--- Selected passage ---
§ §

Factor Analysis Model
Factor analysis assumes that “Observed” random vector $X = \begin{pmatrix} X_1 \\ \vdots \\ X_p \end{pmatrix}$ is generated from “latent” random vector $Z = \begin{pmatrix} Z_1 \\ \vdots \\ Z_r \end{pmatrix}$
$$ \begin{aligned} X_1 - \mu_1 &= \ell_{11} Z_1 + \dots + \ell_{1r} Z_r + \varepsilon_1 \\ \vdots \quad & \qquad \qquad \vdots \\ X_p - \mu_p &= \ell_{p1} Z_1 + \dots + \ell_{pr} Z_r + \varepsilon_p \end{aligned} \quad = \quad \underset{\substack{\text{common} \\ \text{part}}}{\boxed{\begin{matrix} C_1 \\ \vdots \\ C_p \end{matrix}}} + \underset{\substack{\text{unique} \\ \text{part}}}{\boxed{\begin{matrix} \varepsilon_1 \\ \vdots \\ \varepsilon_p \end{matrix}}} $$Comment we assume that $\mu = \begin{pmatrix} \mu_1 \\ \vdots \\ \mu_p \end{pmatrix} = 0$ otherwise $X := X - \mu$.

§ §

--- Directions for this task ---
Carry on the factor analysis passage above from the point where it stops. The rows after this play no part in the work.

§ §

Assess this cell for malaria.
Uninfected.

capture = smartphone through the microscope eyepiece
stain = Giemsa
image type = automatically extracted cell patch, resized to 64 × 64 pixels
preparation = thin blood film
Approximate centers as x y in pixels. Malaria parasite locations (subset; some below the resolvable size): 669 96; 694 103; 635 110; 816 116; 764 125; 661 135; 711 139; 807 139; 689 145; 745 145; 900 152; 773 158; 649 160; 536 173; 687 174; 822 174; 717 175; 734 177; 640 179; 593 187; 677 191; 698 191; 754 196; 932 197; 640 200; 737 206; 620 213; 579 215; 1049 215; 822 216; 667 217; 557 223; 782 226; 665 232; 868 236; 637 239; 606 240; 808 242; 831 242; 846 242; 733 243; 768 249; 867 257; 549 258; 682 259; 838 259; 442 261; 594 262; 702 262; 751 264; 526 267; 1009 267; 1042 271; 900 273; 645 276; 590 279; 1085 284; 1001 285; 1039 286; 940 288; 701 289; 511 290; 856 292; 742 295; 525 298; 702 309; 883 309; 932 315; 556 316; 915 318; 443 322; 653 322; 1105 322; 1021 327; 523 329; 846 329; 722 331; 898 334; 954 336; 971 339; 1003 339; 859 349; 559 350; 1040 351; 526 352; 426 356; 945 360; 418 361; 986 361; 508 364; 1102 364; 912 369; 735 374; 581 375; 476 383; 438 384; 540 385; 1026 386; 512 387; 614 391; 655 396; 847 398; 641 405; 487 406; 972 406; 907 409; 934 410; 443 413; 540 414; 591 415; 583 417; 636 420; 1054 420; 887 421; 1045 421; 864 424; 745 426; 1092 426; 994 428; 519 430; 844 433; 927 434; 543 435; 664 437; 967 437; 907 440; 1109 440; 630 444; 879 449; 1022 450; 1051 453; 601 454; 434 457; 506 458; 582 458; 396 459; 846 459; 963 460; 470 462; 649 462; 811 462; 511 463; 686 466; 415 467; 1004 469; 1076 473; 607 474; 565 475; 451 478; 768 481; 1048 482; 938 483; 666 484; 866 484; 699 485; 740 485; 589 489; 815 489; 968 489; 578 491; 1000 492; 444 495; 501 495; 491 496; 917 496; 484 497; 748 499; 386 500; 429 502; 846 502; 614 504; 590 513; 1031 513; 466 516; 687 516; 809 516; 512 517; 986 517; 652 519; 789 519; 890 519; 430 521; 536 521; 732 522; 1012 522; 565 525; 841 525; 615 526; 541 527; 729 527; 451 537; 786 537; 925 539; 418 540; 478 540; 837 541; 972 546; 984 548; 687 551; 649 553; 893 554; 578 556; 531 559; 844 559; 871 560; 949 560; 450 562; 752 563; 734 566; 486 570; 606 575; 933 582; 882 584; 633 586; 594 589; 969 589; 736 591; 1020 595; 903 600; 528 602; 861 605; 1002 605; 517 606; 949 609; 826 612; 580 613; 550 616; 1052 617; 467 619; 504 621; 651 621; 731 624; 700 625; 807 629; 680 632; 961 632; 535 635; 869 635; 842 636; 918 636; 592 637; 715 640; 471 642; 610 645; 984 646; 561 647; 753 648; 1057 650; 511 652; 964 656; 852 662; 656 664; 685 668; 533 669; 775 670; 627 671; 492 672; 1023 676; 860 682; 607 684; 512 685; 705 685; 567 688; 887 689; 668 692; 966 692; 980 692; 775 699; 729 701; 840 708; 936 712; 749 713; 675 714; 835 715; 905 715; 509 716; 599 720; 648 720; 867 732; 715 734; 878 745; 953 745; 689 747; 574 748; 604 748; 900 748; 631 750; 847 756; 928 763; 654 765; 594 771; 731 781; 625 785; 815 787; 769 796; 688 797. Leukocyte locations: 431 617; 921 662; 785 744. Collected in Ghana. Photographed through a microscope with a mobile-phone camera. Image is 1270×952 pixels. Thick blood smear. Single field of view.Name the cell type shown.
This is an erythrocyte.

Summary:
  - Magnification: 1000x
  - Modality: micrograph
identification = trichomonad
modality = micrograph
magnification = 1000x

§ §

--- Response below ---
Example
- $X_1 \dots X_p$ are test scores on various topics
- $Z_1$ verbal intelligence
- $Z_2$ mathematical intelligence
Graphical representation of FA
- LATENT FACTORS: $Z_1, \dots, Z_r$
- LOADINGS: $\ell_{ij}$
- OBSERVED (DATA): $X_1, \dots, X_p$
- ERRORS: $\varepsilon_1, \dots, \varepsilon_p$
$$ X = \overset{C}{\boxed{\color{orange}{L} \color{green}{Z}}} + \varepsilon $$$$ X = \begin{pmatrix} X_1 \\ \vdots \\ X_p \end{pmatrix} \quad C = \begin{pmatrix} C_1 \\ \vdots \\ C_p \end{pmatrix} \quad Z = \begin{pmatrix} \color{green}{Z_1} \\ \vdots \\ \color{green}{Z_r} \end{pmatrix} $$$$ \varepsilon = \begin{pmatrix} \varepsilon_1 \\ \vdots \\ \varepsilon_p \end{pmatrix} \quad L = \begin{pmatrix} \color{orange}{\ell_{11}} & \dots & \color{orange}{\ell_{1r}} \\ & \dots & \\ \color{orange}{\ell_{p1}} & \dots & \color{orange}{\ell_{pr}} \end{pmatrix} $$
Orthogonal Factor model
$$ X = L Z + \varepsilon $$$E(Z) = 0 \qquad var(Z) = I_r$ latent factors $Z_1 \dots Z_r$ are uncorrelated
$E(\varepsilon) = 0 \qquad var(\varepsilon) = \Psi = diag(\Psi_1, \dots, \Psi_p)$ errors $\varepsilon_1 \dots \varepsilon_p$ are uncorrelated
$cov(Z, \varepsilon) = 0$ $Z_i$ and $\varepsilon_j$ are uncorrelated
$var(X) = \Sigma = LL^T + \Psi$
- $cov(X, Z) = L$
Unknown parameters: $L, \Psi$
If we know $\Sigma$, the goal would be to decompose it as $\Sigma = LL^T + \Psi$
Estimation (via PCA)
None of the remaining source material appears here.